In this exercise, we will attempt to pull identical data on three books out of three different file formats: JSON, HTML, and XML. We will create these file in R so we can see how each file is constructed. We will want to compile the data on each of the books into a dataframe.
suppressWarnings(suppressMessages(library(rjson)))
suppressWarnings(suppressMessages(library(XML)))
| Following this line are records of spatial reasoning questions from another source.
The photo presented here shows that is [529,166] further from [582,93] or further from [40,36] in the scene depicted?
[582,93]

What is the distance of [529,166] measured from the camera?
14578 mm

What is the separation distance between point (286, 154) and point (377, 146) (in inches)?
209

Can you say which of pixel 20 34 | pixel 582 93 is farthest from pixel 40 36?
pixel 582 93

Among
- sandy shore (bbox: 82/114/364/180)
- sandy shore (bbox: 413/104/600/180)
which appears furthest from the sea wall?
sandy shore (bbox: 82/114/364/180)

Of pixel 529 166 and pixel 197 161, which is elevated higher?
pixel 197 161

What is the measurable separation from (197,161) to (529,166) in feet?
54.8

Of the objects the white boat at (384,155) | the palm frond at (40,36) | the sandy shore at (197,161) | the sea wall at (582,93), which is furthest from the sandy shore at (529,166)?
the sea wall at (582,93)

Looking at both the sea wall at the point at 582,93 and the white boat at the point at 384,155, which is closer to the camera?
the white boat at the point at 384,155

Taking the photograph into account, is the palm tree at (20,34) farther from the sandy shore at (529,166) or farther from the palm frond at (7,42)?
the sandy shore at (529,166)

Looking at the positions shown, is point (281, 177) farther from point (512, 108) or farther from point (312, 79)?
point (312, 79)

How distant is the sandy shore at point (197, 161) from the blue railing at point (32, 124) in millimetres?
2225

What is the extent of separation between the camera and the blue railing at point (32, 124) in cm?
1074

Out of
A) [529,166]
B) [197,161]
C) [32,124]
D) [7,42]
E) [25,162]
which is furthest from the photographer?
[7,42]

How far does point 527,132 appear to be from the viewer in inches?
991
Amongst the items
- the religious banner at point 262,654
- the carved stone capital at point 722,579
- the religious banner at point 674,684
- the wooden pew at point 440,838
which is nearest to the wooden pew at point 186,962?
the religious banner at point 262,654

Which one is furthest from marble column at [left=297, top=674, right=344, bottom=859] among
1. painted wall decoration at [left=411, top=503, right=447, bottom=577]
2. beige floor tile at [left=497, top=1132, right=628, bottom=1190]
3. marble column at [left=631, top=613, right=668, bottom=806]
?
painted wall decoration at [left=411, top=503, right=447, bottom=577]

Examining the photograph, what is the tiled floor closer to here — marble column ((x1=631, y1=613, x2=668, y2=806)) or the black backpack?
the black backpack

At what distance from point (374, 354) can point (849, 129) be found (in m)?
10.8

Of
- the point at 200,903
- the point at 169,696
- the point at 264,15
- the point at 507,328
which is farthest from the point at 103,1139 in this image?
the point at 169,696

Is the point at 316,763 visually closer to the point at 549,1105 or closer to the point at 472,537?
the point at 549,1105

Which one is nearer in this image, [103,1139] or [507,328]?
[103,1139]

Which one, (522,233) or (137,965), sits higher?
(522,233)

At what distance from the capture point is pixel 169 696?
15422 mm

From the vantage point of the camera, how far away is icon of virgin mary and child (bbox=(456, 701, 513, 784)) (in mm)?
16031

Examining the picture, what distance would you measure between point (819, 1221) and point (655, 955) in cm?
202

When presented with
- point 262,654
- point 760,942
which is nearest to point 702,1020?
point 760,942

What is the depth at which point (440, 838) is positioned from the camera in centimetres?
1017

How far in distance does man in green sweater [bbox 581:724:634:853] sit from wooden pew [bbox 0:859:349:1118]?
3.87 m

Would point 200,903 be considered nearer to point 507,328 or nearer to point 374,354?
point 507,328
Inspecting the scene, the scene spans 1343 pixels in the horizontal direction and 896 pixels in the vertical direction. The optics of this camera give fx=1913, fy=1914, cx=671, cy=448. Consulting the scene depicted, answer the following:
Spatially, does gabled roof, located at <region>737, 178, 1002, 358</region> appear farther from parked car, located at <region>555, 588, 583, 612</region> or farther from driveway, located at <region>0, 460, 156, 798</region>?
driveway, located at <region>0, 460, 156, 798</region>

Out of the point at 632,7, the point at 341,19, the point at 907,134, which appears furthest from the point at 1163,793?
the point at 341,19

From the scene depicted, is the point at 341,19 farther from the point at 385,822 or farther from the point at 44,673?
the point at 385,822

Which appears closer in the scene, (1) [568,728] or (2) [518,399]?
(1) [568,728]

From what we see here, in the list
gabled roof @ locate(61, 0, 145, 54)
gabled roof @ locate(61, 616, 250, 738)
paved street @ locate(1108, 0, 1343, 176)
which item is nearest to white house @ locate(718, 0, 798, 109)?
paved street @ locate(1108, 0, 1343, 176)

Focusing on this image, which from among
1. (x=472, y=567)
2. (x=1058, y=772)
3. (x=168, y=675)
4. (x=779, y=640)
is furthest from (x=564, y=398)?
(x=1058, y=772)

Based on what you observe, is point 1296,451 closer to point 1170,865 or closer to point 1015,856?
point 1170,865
This is the data we will want to encode:
| title | author | cuisine | yearPub | ISBN |
|---|---|---|---|---|
| Plenty | Yolam Ottolenghi and Jonathan Lovekin | Vegetarian | 2011 | 1452101248 |
| Mastering the Art of French Cooking | Julia Child | French | 1961 | 375413405 |
| Balaboosta | Einat Admony | Israeli | 2013 | 1579655009 |
Here we will write our JSON data into a file in and see how R returns the data from the file.
exportJSON <- "{\"title\":[\"Plenty\",\"Mastering the Art of French Cooking\",\"Balaboosta\"],\"author\":[\"Yolam Ottolenghi and Jonathan Lovekin\",\"Julia Child\",\"Einat Admony\"],\"cuisine\":[\"Vegetarian\",\"French\",\"Israeli\"],\"yearPub\":[2011,1961,2013],\"ISBN\":[1452101248,375413405,1579655009]}"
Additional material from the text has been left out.